Rent Contributing to Tenants Credit Scores
More progress is expected today in the passage of a Bill which will allow good tenants credit scores to count towards their creditworthiness.
The Creditworthiness Assessment Bill – started in the House of Lords by Big Issue founder Lord Bird – today gets a Second Reading in the House of Commons.
Currently rental payments of the UK’s 11m renters do not contribute to their creditworthiness in the same way as, for example, mortgage payments.
Substantial numbers of lettings bodies like NALS and credit organisations such as Experian are broadly in favour of the proposal.
Today’s debate in the Commons comes as data from consumer research company Equifax suggests the principle of rent contributing to tenants credit scores has won the support of 80 per cent of the British public.
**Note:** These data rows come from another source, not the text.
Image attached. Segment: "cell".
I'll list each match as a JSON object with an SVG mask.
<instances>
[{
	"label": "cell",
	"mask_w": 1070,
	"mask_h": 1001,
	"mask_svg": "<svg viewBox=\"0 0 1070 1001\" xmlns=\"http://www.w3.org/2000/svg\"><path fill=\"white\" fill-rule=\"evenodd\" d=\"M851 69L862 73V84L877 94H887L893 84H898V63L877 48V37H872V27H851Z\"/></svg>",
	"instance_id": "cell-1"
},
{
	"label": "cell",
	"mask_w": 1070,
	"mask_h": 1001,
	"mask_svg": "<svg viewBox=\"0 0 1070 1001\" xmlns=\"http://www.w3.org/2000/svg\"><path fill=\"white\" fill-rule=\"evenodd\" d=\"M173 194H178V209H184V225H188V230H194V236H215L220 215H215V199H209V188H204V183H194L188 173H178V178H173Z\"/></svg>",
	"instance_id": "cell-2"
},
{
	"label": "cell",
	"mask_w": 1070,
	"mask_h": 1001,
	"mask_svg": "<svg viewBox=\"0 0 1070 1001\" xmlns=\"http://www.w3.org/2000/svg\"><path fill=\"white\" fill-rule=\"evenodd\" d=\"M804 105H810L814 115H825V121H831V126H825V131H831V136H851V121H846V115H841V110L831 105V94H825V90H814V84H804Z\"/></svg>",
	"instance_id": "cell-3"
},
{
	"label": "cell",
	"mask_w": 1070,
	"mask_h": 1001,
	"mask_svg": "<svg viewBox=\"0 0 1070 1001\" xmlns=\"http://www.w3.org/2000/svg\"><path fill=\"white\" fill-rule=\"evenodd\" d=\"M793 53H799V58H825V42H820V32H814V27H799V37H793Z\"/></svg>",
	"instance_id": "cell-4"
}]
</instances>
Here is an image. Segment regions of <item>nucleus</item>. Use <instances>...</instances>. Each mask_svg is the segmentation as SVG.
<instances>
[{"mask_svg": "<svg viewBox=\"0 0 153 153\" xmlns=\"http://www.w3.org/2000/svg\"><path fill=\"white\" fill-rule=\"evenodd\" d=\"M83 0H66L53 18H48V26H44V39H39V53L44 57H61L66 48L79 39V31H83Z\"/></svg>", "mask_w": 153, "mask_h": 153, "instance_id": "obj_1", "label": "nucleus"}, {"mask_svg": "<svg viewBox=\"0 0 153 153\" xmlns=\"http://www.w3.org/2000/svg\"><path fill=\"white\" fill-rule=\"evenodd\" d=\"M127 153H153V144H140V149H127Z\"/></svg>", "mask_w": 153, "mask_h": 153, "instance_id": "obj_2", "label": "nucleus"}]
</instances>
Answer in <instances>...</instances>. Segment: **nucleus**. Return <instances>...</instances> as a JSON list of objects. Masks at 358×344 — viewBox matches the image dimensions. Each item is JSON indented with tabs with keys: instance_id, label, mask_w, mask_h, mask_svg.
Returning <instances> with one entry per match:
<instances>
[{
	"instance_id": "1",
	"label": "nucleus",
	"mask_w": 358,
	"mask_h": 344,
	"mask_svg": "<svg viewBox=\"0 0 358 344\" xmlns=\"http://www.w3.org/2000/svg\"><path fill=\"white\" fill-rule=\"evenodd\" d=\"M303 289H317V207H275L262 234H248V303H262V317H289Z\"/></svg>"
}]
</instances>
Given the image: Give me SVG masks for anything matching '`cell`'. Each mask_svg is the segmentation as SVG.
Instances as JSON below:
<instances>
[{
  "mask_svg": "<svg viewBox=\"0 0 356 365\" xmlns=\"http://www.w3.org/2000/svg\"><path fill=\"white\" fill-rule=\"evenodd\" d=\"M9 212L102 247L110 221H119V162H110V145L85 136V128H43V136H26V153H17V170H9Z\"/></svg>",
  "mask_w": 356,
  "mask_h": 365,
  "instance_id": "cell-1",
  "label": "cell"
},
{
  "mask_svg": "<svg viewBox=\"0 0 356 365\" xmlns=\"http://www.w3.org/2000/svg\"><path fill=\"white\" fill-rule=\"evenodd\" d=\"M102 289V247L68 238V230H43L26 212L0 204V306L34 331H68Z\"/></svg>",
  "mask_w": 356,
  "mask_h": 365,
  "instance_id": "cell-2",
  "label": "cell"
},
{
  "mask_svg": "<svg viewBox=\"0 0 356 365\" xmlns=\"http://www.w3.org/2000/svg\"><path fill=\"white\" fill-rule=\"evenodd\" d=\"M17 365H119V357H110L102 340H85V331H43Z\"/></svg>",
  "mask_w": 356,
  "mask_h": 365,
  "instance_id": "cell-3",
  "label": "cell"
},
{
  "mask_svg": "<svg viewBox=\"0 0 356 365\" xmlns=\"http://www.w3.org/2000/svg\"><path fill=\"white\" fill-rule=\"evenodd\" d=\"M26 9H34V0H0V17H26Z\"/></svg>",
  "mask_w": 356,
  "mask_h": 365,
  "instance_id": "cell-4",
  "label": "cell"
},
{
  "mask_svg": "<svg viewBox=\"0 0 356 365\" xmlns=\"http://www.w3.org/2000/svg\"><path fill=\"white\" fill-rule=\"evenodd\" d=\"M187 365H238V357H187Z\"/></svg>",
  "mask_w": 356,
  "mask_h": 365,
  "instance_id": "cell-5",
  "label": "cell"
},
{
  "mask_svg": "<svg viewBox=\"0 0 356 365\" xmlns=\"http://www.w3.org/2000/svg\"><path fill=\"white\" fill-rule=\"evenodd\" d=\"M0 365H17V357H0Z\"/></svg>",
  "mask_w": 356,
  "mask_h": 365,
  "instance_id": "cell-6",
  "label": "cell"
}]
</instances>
A survey conducted with YouGov shows 48 per cent of tenants never expecting to own their own home, with almost half of them blaming the size of the deposit as being the chief obstacle.
When asked to imagine they were buying a house, 29 per cent of renters said they would expect to be able to get a mortgage with payments similar to their current monthly rental payments, while a quarter believe they could access a mortgage with monthly payments higher than their rental payments.
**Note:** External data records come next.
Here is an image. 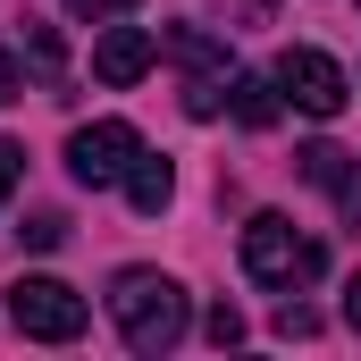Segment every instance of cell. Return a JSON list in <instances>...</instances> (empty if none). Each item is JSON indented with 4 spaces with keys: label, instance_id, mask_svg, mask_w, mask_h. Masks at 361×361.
I'll use <instances>...</instances> for the list:
<instances>
[{
    "label": "cell",
    "instance_id": "1",
    "mask_svg": "<svg viewBox=\"0 0 361 361\" xmlns=\"http://www.w3.org/2000/svg\"><path fill=\"white\" fill-rule=\"evenodd\" d=\"M109 319H118V336H126L135 353H169V345H185V328H193L185 286L160 277V269H118V286H109Z\"/></svg>",
    "mask_w": 361,
    "mask_h": 361
},
{
    "label": "cell",
    "instance_id": "2",
    "mask_svg": "<svg viewBox=\"0 0 361 361\" xmlns=\"http://www.w3.org/2000/svg\"><path fill=\"white\" fill-rule=\"evenodd\" d=\"M8 319H17V336H34V345H76L85 336V294L68 286V277H17L8 286Z\"/></svg>",
    "mask_w": 361,
    "mask_h": 361
},
{
    "label": "cell",
    "instance_id": "3",
    "mask_svg": "<svg viewBox=\"0 0 361 361\" xmlns=\"http://www.w3.org/2000/svg\"><path fill=\"white\" fill-rule=\"evenodd\" d=\"M244 269L261 277V286H294V277H319V269H328V252H319L311 235H294L286 210H261V219L244 227Z\"/></svg>",
    "mask_w": 361,
    "mask_h": 361
},
{
    "label": "cell",
    "instance_id": "4",
    "mask_svg": "<svg viewBox=\"0 0 361 361\" xmlns=\"http://www.w3.org/2000/svg\"><path fill=\"white\" fill-rule=\"evenodd\" d=\"M135 152H143V135H135L126 118H92V126L68 135V177L76 185H126Z\"/></svg>",
    "mask_w": 361,
    "mask_h": 361
},
{
    "label": "cell",
    "instance_id": "5",
    "mask_svg": "<svg viewBox=\"0 0 361 361\" xmlns=\"http://www.w3.org/2000/svg\"><path fill=\"white\" fill-rule=\"evenodd\" d=\"M277 92L302 109V118H336L345 101H353V85H345V68L328 59V51H311V42H294L286 59H277Z\"/></svg>",
    "mask_w": 361,
    "mask_h": 361
},
{
    "label": "cell",
    "instance_id": "6",
    "mask_svg": "<svg viewBox=\"0 0 361 361\" xmlns=\"http://www.w3.org/2000/svg\"><path fill=\"white\" fill-rule=\"evenodd\" d=\"M160 51L185 59V109H193V118H219V109H227V51H219L210 34H193V25H169Z\"/></svg>",
    "mask_w": 361,
    "mask_h": 361
},
{
    "label": "cell",
    "instance_id": "7",
    "mask_svg": "<svg viewBox=\"0 0 361 361\" xmlns=\"http://www.w3.org/2000/svg\"><path fill=\"white\" fill-rule=\"evenodd\" d=\"M152 59H160V34H143V25H118V34H101V51H92V76H101V85H135Z\"/></svg>",
    "mask_w": 361,
    "mask_h": 361
},
{
    "label": "cell",
    "instance_id": "8",
    "mask_svg": "<svg viewBox=\"0 0 361 361\" xmlns=\"http://www.w3.org/2000/svg\"><path fill=\"white\" fill-rule=\"evenodd\" d=\"M294 160H302V177L319 185L328 202H345V210L361 202V185H353V152H336V143H311V152H294Z\"/></svg>",
    "mask_w": 361,
    "mask_h": 361
},
{
    "label": "cell",
    "instance_id": "9",
    "mask_svg": "<svg viewBox=\"0 0 361 361\" xmlns=\"http://www.w3.org/2000/svg\"><path fill=\"white\" fill-rule=\"evenodd\" d=\"M169 193H177V169H169L160 152H135V169H126V202H135L143 219H160V210H169Z\"/></svg>",
    "mask_w": 361,
    "mask_h": 361
},
{
    "label": "cell",
    "instance_id": "10",
    "mask_svg": "<svg viewBox=\"0 0 361 361\" xmlns=\"http://www.w3.org/2000/svg\"><path fill=\"white\" fill-rule=\"evenodd\" d=\"M227 109L261 135V126H277V109H286V92H277V76H227Z\"/></svg>",
    "mask_w": 361,
    "mask_h": 361
},
{
    "label": "cell",
    "instance_id": "11",
    "mask_svg": "<svg viewBox=\"0 0 361 361\" xmlns=\"http://www.w3.org/2000/svg\"><path fill=\"white\" fill-rule=\"evenodd\" d=\"M202 328H210V345H244V311H235V302H219Z\"/></svg>",
    "mask_w": 361,
    "mask_h": 361
},
{
    "label": "cell",
    "instance_id": "12",
    "mask_svg": "<svg viewBox=\"0 0 361 361\" xmlns=\"http://www.w3.org/2000/svg\"><path fill=\"white\" fill-rule=\"evenodd\" d=\"M25 51H34V59H42V68H59V34H51V25H42V17H25Z\"/></svg>",
    "mask_w": 361,
    "mask_h": 361
},
{
    "label": "cell",
    "instance_id": "13",
    "mask_svg": "<svg viewBox=\"0 0 361 361\" xmlns=\"http://www.w3.org/2000/svg\"><path fill=\"white\" fill-rule=\"evenodd\" d=\"M59 235H68V219H51V210H42V219H25V244H34V252H51Z\"/></svg>",
    "mask_w": 361,
    "mask_h": 361
},
{
    "label": "cell",
    "instance_id": "14",
    "mask_svg": "<svg viewBox=\"0 0 361 361\" xmlns=\"http://www.w3.org/2000/svg\"><path fill=\"white\" fill-rule=\"evenodd\" d=\"M311 328H319V311H302V302H286V311H277V336H311Z\"/></svg>",
    "mask_w": 361,
    "mask_h": 361
},
{
    "label": "cell",
    "instance_id": "15",
    "mask_svg": "<svg viewBox=\"0 0 361 361\" xmlns=\"http://www.w3.org/2000/svg\"><path fill=\"white\" fill-rule=\"evenodd\" d=\"M17 169H25V152H17V143L0 135V202H8V185H17Z\"/></svg>",
    "mask_w": 361,
    "mask_h": 361
},
{
    "label": "cell",
    "instance_id": "16",
    "mask_svg": "<svg viewBox=\"0 0 361 361\" xmlns=\"http://www.w3.org/2000/svg\"><path fill=\"white\" fill-rule=\"evenodd\" d=\"M76 17H118V8H135V0H68Z\"/></svg>",
    "mask_w": 361,
    "mask_h": 361
},
{
    "label": "cell",
    "instance_id": "17",
    "mask_svg": "<svg viewBox=\"0 0 361 361\" xmlns=\"http://www.w3.org/2000/svg\"><path fill=\"white\" fill-rule=\"evenodd\" d=\"M17 92H25V85H17V59L0 51V101H17Z\"/></svg>",
    "mask_w": 361,
    "mask_h": 361
},
{
    "label": "cell",
    "instance_id": "18",
    "mask_svg": "<svg viewBox=\"0 0 361 361\" xmlns=\"http://www.w3.org/2000/svg\"><path fill=\"white\" fill-rule=\"evenodd\" d=\"M345 319H353V328H361V277H353V286H345Z\"/></svg>",
    "mask_w": 361,
    "mask_h": 361
}]
</instances>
Homeowners are much more confident they’ll be able to get credit than renters – in the same survey, 41 per cent of owners expected it to be very easy, compared to 11 per cent of tenants.
Nearly a third of renters have been turned down for credit, compared to just 14 per cent of home owners.
For renters who’ve been denied credit, almost half were told by lenders that they didn’t have a high enough credit score.